**Text block:**
________________
Tuesday, July 18, 2017

Of Title IX and God's law

Real Clear Politics, in its daily lineup of front-page links to op-eds, columns and essays, often juxtaposes two divergent views on particular topics, so the reader can do an easy, side-by-side compare-and-contrast.

Such is the case today with two takes on the current state of Title IX.

Let's start with a Baltimore Sun column by a 2015 Johns Hopkins graduate named Eliza Schultz. She must be given credit for taking a cautionary tone rather than a strident one when expressing her concern for how the DeVos-era Department Education is going to treat Title IX:

The Department of Education under Ms. DeVos has signaled plans to discontinuean Obama administration practice of publishing a list of institutions under investigation for potential violations of Title IX. Our complaint prompted the administration to investigate Johns Hopkins and include it on the list updated in August of 2014. It was in part because of that policy of transparency — which went into effect just weeks before we went public with our complaint — that Johns Hopkins had to take full responsibility for, and begin to correct, its own failures. Once its name appeared on the list, administrators could no longer ignore the problem.
Secretary DeVos might also rescind the Dear Colleague letter guidance that made students across the country aware of our civil right to learn in an environment free of sexual violence. The guidance made clear that institutions like Johns Hopkins were required to provide the accommodations survivors needed to remain on campus, to ensure fair processes for both parties and to adjudicate cases in a timely manner. Before the Dear Colleague letter was issued, survivors didn’t know that they had those rights or were entitled to those resources, and so institutions routinely refused to provide them. The result, in many cases, was that students were left with no option but to drop out to avoid further harm.
________________
Raw records
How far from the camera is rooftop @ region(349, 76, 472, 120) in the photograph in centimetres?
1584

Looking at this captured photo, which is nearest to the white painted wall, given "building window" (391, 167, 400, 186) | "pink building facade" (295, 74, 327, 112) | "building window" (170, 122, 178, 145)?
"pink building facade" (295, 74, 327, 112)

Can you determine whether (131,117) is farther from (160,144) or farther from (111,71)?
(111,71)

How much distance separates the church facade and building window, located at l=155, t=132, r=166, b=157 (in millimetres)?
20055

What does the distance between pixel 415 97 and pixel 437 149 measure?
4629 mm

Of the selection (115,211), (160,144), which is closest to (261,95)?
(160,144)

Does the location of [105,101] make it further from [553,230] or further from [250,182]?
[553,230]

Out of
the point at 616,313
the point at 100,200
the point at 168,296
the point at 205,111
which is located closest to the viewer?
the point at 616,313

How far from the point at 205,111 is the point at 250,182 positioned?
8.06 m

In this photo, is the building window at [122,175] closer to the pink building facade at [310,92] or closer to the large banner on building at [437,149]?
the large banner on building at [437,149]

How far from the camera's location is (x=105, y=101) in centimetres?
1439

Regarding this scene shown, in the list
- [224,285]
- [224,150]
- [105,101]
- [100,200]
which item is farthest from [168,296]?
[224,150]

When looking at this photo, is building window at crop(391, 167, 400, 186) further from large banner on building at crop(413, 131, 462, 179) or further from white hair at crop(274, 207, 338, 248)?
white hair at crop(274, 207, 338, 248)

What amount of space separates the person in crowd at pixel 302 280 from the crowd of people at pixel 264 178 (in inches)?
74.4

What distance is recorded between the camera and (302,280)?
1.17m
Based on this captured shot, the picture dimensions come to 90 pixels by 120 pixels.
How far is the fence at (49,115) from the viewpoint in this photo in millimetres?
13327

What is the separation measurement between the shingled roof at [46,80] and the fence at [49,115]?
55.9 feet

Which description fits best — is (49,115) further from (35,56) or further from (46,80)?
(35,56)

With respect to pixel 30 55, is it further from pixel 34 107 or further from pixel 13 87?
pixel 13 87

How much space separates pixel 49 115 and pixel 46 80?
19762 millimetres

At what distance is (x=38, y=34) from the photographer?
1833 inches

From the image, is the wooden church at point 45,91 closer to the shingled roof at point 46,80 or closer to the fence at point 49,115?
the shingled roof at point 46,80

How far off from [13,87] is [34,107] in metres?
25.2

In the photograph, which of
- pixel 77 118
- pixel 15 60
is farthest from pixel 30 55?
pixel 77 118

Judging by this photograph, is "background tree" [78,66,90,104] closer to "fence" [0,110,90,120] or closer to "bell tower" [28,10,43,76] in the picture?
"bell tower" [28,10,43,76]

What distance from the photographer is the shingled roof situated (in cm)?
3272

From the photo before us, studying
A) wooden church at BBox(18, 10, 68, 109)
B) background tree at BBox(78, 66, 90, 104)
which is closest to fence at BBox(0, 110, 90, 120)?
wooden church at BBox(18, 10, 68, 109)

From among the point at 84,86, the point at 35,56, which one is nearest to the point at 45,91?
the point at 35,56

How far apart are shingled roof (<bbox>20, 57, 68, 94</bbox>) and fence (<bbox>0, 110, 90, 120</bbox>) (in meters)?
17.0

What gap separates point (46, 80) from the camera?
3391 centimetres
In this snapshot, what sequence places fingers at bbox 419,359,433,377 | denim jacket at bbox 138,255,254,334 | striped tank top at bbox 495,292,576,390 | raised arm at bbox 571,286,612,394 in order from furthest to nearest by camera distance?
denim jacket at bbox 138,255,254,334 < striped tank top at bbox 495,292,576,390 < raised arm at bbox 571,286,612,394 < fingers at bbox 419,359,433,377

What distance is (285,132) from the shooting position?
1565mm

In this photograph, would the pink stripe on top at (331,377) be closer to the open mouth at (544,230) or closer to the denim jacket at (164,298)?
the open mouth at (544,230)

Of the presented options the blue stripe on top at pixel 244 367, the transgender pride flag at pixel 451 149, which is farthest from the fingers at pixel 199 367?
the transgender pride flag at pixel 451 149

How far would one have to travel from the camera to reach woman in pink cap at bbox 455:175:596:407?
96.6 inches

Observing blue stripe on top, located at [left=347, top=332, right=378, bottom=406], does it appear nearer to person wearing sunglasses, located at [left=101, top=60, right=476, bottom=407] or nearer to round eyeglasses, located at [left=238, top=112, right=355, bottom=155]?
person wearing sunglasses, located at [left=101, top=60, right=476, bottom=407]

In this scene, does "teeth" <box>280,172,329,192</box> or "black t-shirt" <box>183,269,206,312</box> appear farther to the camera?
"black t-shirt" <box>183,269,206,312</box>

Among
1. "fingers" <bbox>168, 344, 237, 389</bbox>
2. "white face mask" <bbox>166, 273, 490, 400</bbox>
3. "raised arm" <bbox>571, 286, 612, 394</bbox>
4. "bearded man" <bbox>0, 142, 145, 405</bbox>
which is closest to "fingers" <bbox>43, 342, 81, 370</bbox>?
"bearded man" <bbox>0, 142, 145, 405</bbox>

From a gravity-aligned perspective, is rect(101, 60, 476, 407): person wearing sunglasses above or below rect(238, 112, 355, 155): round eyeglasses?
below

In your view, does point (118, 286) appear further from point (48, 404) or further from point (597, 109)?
________________
**Aim of the exercise:**
In the post about Title IX, which newspaper ran the column by Eliza Schultz?

**Task response:**
The Baltimore Sun